• Exercise: Can you rewrite the listing below, changing every "camera" to "viewer" and keeping everything else the same?

Records:
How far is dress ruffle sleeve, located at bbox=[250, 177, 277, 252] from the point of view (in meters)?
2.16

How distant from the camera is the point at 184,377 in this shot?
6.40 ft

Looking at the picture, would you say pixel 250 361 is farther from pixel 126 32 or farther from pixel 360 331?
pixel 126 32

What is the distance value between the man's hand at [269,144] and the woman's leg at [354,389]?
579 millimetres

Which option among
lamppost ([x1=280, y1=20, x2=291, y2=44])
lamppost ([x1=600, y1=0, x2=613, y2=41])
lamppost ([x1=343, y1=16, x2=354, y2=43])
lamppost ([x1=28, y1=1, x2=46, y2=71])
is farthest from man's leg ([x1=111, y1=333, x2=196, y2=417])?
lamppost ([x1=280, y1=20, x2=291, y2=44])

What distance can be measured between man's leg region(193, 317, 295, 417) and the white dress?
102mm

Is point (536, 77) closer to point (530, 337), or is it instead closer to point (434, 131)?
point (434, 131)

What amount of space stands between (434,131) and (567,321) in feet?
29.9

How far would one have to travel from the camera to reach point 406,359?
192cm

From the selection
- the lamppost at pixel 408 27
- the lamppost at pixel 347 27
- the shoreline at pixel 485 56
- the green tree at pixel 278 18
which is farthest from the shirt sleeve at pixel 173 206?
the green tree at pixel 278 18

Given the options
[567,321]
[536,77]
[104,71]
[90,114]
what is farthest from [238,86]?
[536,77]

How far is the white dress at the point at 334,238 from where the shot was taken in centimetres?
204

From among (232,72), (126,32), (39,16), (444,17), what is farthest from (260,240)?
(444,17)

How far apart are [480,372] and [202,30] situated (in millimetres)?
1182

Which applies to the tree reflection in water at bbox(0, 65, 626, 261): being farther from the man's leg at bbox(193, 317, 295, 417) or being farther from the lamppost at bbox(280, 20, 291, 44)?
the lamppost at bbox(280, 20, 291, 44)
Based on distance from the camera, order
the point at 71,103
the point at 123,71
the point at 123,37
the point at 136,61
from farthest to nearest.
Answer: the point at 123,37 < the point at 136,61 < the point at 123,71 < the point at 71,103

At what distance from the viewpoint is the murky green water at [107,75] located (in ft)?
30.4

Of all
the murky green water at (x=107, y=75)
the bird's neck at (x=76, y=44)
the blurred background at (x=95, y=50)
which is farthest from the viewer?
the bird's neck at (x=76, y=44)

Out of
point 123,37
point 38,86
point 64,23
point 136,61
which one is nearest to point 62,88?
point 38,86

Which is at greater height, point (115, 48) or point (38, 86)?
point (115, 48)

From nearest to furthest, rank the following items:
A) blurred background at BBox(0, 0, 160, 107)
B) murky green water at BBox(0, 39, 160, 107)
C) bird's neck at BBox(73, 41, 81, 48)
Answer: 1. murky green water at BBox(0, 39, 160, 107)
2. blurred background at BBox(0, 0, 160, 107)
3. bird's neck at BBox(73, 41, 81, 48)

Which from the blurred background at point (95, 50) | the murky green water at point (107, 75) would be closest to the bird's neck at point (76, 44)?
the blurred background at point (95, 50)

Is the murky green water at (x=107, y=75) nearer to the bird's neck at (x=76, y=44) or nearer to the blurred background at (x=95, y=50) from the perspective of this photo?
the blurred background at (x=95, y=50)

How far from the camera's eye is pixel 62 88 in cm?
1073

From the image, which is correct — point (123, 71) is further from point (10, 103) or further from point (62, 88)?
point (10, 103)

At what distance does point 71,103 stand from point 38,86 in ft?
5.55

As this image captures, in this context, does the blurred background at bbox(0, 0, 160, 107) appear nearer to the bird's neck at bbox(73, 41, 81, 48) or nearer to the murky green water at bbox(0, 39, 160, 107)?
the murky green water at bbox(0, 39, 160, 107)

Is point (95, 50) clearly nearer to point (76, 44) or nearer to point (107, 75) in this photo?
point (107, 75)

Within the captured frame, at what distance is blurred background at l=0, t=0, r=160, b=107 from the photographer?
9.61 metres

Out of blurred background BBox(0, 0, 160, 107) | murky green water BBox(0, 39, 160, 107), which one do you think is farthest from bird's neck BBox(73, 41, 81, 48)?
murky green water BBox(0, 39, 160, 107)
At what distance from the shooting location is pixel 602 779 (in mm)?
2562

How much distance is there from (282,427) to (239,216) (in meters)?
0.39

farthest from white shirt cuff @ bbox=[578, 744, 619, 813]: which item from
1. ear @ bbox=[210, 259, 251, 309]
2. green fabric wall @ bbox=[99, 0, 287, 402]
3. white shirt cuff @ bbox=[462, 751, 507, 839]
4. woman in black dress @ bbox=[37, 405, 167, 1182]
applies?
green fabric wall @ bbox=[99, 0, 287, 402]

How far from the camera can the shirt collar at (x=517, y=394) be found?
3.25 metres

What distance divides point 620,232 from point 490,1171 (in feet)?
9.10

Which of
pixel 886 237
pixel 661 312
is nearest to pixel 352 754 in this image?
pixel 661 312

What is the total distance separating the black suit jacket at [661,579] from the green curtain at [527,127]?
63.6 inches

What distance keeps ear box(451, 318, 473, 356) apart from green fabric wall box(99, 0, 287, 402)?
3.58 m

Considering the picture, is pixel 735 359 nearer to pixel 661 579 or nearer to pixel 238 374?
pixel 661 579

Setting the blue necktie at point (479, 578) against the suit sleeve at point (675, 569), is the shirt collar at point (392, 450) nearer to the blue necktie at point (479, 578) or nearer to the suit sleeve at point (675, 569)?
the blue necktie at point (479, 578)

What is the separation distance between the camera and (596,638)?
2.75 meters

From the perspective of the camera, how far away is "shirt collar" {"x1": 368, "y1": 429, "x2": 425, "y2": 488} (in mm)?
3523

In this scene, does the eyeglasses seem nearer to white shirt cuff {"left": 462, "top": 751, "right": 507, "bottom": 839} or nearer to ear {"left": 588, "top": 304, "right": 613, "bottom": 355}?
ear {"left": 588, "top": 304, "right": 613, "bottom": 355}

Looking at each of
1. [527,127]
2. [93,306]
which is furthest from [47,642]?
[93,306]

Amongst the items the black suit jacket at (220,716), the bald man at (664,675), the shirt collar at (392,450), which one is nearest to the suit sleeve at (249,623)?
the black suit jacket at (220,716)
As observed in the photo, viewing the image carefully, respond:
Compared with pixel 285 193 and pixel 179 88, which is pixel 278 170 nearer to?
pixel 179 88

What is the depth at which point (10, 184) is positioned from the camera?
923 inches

• The result:
How far is dress ruffle sleeve, located at bbox=[250, 177, 277, 252] from the point of view (in meters)?
2.16

How distant from the viewer is the point at 184,377 in this shot?
6.40 ft

Looking at the picture, would you say pixel 250 361 is farther from pixel 126 32 or farther from pixel 360 331?
pixel 126 32

What is the distance value between the man's hand at [269,144] and the woman's leg at [354,389]?
579 millimetres

Which option among
lamppost ([x1=280, y1=20, x2=291, y2=44])
lamppost ([x1=600, y1=0, x2=613, y2=41])
lamppost ([x1=343, y1=16, x2=354, y2=43])
lamppost ([x1=28, y1=1, x2=46, y2=71])
is farthest from man's leg ([x1=111, y1=333, x2=196, y2=417])?
lamppost ([x1=280, y1=20, x2=291, y2=44])

What distance can be measured between man's leg region(193, 317, 295, 417) and the white dress?
102mm

Is point (536, 77) closer to point (530, 337), or is it instead closer to point (434, 131)?
point (434, 131)

What amount of space stands between (434,131) and (567,321) in feet?
29.9

How far would one have to travel from the viewer to reach point 406,359?
192cm

From the selection
- the lamppost at pixel 408 27
- the lamppost at pixel 347 27
- the shoreline at pixel 485 56
- the green tree at pixel 278 18
which is farthest from the shirt sleeve at pixel 173 206?
the green tree at pixel 278 18

Given the options
[567,321]
[536,77]
[104,71]
[90,114]
what is farthest from [238,86]?
[536,77]

How far is the white dress at the point at 334,238 from where the shot was taken in centimetres?
204

From among (232,72), (126,32), (39,16), (444,17), what is farthest from (260,240)?
(444,17)

How far apart are [480,372] and [202,30] situated (in millimetres)?
1182

Which applies to the tree reflection in water at bbox(0, 65, 626, 261): being farther from the man's leg at bbox(193, 317, 295, 417) or being farther from the lamppost at bbox(280, 20, 291, 44)?
the lamppost at bbox(280, 20, 291, 44)
Based on distance from the viewer, order
the point at 71,103
the point at 123,71
the point at 123,37
the point at 136,61
from farthest to nearest.
Answer: the point at 123,37 < the point at 136,61 < the point at 123,71 < the point at 71,103

At what distance from the viewpoint is the murky green water at [107,75] located (in ft)?
30.4

Of all
the murky green water at (x=107, y=75)
the bird's neck at (x=76, y=44)
the blurred background at (x=95, y=50)
which is farthest from the viewer?
the bird's neck at (x=76, y=44)

Out of
point 123,37
point 38,86
point 64,23
point 136,61
which one is nearest to point 62,88?
point 38,86

Which is at greater height, point (115, 48) or point (38, 86)?
point (115, 48)

From nearest to furthest, rank the following items:
A) blurred background at BBox(0, 0, 160, 107)
B) murky green water at BBox(0, 39, 160, 107)
C) bird's neck at BBox(73, 41, 81, 48)
Answer: 1. murky green water at BBox(0, 39, 160, 107)
2. blurred background at BBox(0, 0, 160, 107)
3. bird's neck at BBox(73, 41, 81, 48)

Which from the blurred background at point (95, 50) | the murky green water at point (107, 75) would be closest to the bird's neck at point (76, 44)?
the blurred background at point (95, 50)

Is the murky green water at (x=107, y=75) nearer to the bird's neck at (x=76, y=44) or nearer to the blurred background at (x=95, y=50) from the perspective of this photo?
the blurred background at (x=95, y=50)

How far from the viewer's eye is pixel 62 88 in cm?
1073

From the image, which is correct — point (123, 71) is further from point (10, 103) or further from point (62, 88)?
point (10, 103)

At what distance does point 71,103 stand from point 38,86 in ft?
5.55

As this image captures, in this context, does the blurred background at bbox(0, 0, 160, 107) appear nearer to the bird's neck at bbox(73, 41, 81, 48) or nearer to the murky green water at bbox(0, 39, 160, 107)?
the murky green water at bbox(0, 39, 160, 107)

Is point (95, 50) clearly nearer to point (76, 44) or nearer to point (107, 75) in this photo?
point (107, 75)

Within the captured frame, at what distance is blurred background at l=0, t=0, r=160, b=107 from the photographer?
9.61 metres

Out of blurred background BBox(0, 0, 160, 107) | murky green water BBox(0, 39, 160, 107), which one do you think is farthest from bird's neck BBox(73, 41, 81, 48)?
murky green water BBox(0, 39, 160, 107)
At what distance from the shooting location is pixel 602 779 (in mm)?
2562

How much distance is there from (282,427) to (239,216) (in meters)?
0.39

farthest from white shirt cuff @ bbox=[578, 744, 619, 813]: which item from
1. ear @ bbox=[210, 259, 251, 309]
2. green fabric wall @ bbox=[99, 0, 287, 402]
3. white shirt cuff @ bbox=[462, 751, 507, 839]
4. woman in black dress @ bbox=[37, 405, 167, 1182]
applies?
green fabric wall @ bbox=[99, 0, 287, 402]

How far from the viewer can the shirt collar at (x=517, y=394) be found?
3.25 metres

What distance divides point 620,232 from point 490,1171 (in feet)?
9.10

Which of
pixel 886 237
pixel 661 312
is nearest to pixel 352 754 in this image?
pixel 661 312

What is the total distance separating the black suit jacket at [661,579] from the green curtain at [527,127]?
63.6 inches

What distance keeps ear box(451, 318, 473, 356) apart from green fabric wall box(99, 0, 287, 402)?
3.58 m

Considering the picture, is pixel 735 359 nearer to pixel 661 579 or nearer to pixel 238 374?
pixel 661 579

Setting the blue necktie at point (479, 578) against the suit sleeve at point (675, 569), is the shirt collar at point (392, 450) nearer to the blue necktie at point (479, 578) or nearer to the suit sleeve at point (675, 569)?
the blue necktie at point (479, 578)

What is the separation distance between the viewer and (596,638)?
2.75 meters

From the perspective of the viewer, how far away is "shirt collar" {"x1": 368, "y1": 429, "x2": 425, "y2": 488} (in mm)?
3523

In this scene, does the eyeglasses seem nearer to white shirt cuff {"left": 462, "top": 751, "right": 507, "bottom": 839} or nearer to ear {"left": 588, "top": 304, "right": 613, "bottom": 355}?
ear {"left": 588, "top": 304, "right": 613, "bottom": 355}

Looking at each of
1. [527,127]
2. [93,306]
which is furthest from [47,642]?
[93,306]

Amongst the items the black suit jacket at (220,716), the bald man at (664,675), the shirt collar at (392,450), which one is nearest to the suit sleeve at (249,623)?
the black suit jacket at (220,716)
As observed in the photo, viewing the image carefully, respond:
Compared with pixel 285 193 and pixel 179 88, which is pixel 278 170 nearer to?
pixel 179 88

What is the depth at which point (10, 184) is positioned from the viewer?
923 inches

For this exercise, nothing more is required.